Here is O((log n)^3).
Lets compute how many numbers fits in first N bits
Imagine that we have function:
long long number_of_all_bits_in_sequence(long long M);
It computes length of "Fibonacci bit sequence of natural numbers" created by all numbers that aren't greater than M.
With this function we could use binary search to find how many numbers fits in the first N bits.
How many bits are 1's in representation of first M numbers
Lets create function which calculates how many numbers <= M have 1 at k-th bit.
long long kth_bit_equal_1(long long M, int k);
First lets preprocess results of this function for all small values, lets say M <= 1000000.
Implementation for M > PREPROCESS_LIMIT:
long long kth_bit_equal_1(long long M, int k) {
if (M <= PREPROCESS_LIMIT) return preprocess_result[M][k];
long long fib_number = greatest_fib_which_isnt_greater_than(M);
int fib_index = index_of_fib_in_fibonnaci_sequence(fib);
if (fib_index < k) {
// all numbers are smaller than k-th fibbonacci number
return 0;
}
if (fib_index == k) {
// only numbers between [fib_number, M] have k-th bit set to 1
return M - fib_number + 1;
}
if (fib_index > k) {
long long result = 0;
// all numbers between [fib_number, M] have bit at fib_index set to 1
// so lets subtrack fib_number from all numbers in this interval
// now this interval is [0, M - fib_number]
// lets calculate how many numbers in this inteval have k-th bit set.
result += kth_bit_equal_1(M - fib_number, k);
// don't forget about remaining numbers (interval [1, fib_number - 1])
result += kth_bit_equal_1(fib_number - 1, k);
return result;
}
}
Complexity of this function is O(M / PREPROCESS_LIMIT).
Notice that in reccurence one of the addends is always one of fibbonaci numbers.
kth_bit_equal_1(fib_number - 1, k);
So if we memorize all computed results than complexity will improve to T(N) = T(N/2) + O(1) . T(n) = O(log N).
Lets get back to number_of_all_bits_in_sequence
We can slighly modify kth_bit_equal_1 so it would also count bits equal to 0.

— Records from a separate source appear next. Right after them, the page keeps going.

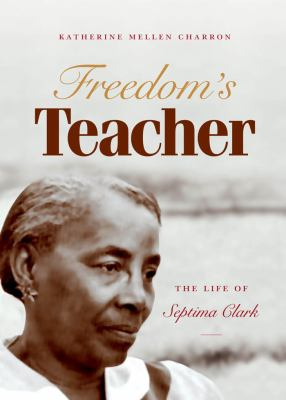 Book cover: Freedom's Teacher: The Life of Septima Clark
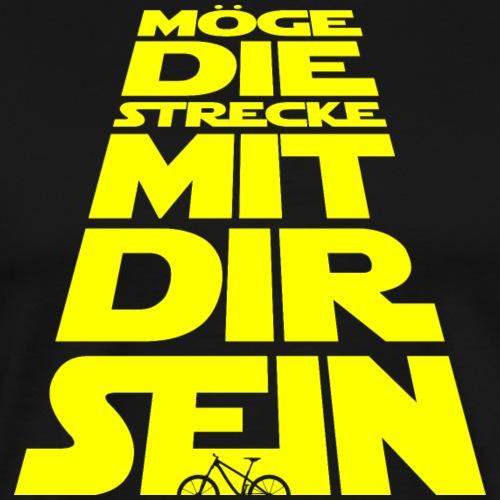 Möge die Strecke mit dir sein - das Original! - Männer Premium T-Shirt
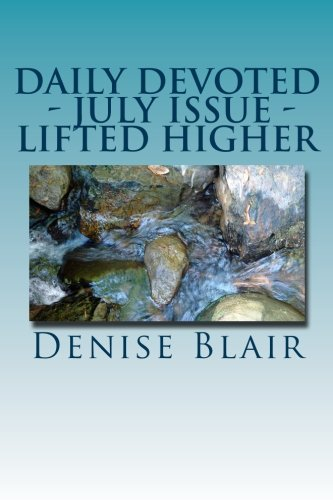 9781490472010: Daily Devotion - July Issue - Liften Higher - by Denise Blair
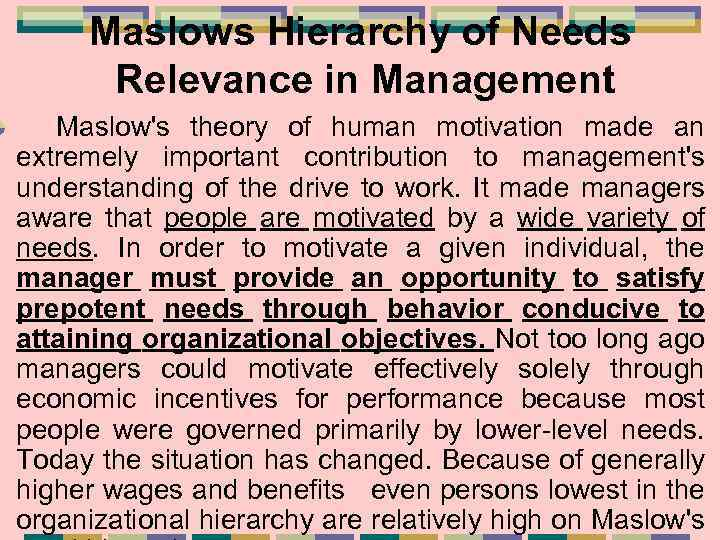 Maslows Hierarchy of Needs Relevance in Management Maslow's theory of human motivation made an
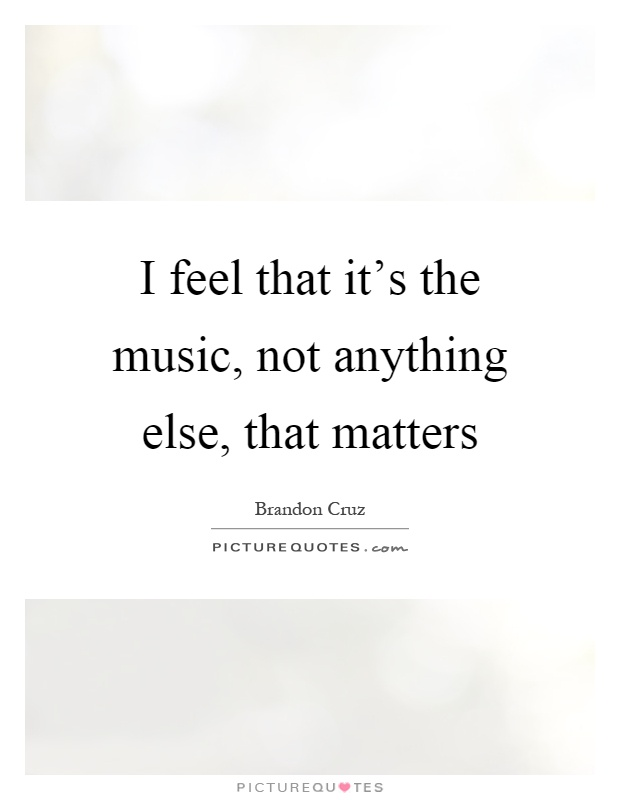 I feel that it's the music, not anything else, that matters Picture Quote #1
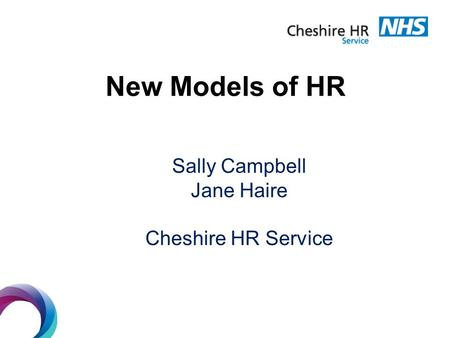 New Models of HR Sally Campbell Jane Haire Cheshire HR Service.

Here's a way to count all the one digits in the set of numbers up to a given digit length bound. This seems to me to be a reasonable starting point for a solution
Consider 10 digits. Start by writing;
0000000000
Now we can turn some number of these zeros into ones, keeping the last digit always as a 0. Consider the possibilities case by case.
0 There's just one way to chose 0 of these to be ones. Summing the 1-bits in this one case gives 0.
1 There are {9 choose 1} ways to turn one of the zeros into a one. Each of these contributes 1.
2 There are {8 choose 2} ways to turn two of the zeros into ones. Each of these contributes 2.
...
5 There are {5 choose 5} ways to turn five of the zeros into ones. Each of these contributes 5 to the bit count.
It's easy to think of this as a tiling problem. The string of 10 zeros is a 10x1 board, which we want to tile with 1x1 squares and 2x1 dominoes. Choosing some number of the zeros to be ones is then the same as choosing some of the tiles to be dominoes. My solution is closely related to Identity 4 in "Proofs that really count" by Benjamin and Quinn.
Second step Now try to use the above construction to solve the original problem
Suppose we want to the one bits in the first 100100010 bits (the number is in Fibonacci representation of course). Start by overcounting the sum for all ways to replace the x's with zeros and ones in 10xxxxx0. To overcompensate for overcounting, subract the count for 10xxx0. Continue the procedure of overcounting and overcompensation.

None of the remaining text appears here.